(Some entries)
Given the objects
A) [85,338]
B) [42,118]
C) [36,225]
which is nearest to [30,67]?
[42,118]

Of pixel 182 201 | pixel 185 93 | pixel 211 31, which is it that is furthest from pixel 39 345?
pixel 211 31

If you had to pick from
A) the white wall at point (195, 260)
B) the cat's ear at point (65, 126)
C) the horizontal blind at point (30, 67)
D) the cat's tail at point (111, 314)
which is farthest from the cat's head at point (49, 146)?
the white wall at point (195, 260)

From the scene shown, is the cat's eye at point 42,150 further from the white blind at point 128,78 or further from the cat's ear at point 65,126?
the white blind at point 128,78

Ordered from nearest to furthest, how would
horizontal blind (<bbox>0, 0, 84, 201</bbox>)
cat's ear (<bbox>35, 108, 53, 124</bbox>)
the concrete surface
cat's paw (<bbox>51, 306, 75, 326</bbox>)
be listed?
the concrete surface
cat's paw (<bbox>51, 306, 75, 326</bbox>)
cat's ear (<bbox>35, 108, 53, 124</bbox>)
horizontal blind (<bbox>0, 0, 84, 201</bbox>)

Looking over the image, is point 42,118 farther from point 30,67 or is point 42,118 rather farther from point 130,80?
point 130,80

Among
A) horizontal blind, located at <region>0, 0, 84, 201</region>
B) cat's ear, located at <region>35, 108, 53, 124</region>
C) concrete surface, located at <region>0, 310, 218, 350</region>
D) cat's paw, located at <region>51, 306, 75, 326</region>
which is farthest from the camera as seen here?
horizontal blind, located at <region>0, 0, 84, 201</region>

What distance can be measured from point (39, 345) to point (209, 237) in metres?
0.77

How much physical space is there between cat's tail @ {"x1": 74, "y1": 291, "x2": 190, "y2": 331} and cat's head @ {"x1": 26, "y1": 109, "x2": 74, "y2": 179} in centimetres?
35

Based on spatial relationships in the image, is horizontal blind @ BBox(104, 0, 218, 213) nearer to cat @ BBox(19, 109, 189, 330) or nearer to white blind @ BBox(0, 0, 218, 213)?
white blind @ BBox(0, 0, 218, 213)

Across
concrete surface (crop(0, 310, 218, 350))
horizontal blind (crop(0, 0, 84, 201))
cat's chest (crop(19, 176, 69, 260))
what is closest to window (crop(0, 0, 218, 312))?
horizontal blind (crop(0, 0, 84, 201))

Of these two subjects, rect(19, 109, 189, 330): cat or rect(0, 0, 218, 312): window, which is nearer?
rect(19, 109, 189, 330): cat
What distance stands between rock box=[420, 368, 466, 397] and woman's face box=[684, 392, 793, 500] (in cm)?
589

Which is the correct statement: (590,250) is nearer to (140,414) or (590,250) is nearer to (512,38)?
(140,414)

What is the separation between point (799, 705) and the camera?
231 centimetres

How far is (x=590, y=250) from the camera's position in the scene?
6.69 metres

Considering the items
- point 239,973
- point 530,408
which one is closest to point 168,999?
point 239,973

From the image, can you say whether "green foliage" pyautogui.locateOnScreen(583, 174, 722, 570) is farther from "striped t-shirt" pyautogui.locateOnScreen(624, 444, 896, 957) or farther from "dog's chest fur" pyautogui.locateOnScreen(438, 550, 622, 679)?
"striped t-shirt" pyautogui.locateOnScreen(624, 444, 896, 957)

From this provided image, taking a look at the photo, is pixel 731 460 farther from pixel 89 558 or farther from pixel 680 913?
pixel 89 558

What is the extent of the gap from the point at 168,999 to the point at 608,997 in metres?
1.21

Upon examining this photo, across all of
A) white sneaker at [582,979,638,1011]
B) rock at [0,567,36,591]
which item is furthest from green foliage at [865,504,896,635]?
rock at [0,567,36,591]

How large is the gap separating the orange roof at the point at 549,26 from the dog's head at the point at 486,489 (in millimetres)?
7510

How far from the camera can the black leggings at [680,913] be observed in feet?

EXERCISE DIRECTIONS :: Copy out word for word the lines from the one containing "How large is" through the end of the entries, including both ends.

REPLY TO THE EXERCISE ::
How large is the gap separating the orange roof at the point at 549,26 from the dog's head at the point at 486,489 (in millimetres)?
7510

How far from the camera can the black leggings at [680,913] be observed in feet?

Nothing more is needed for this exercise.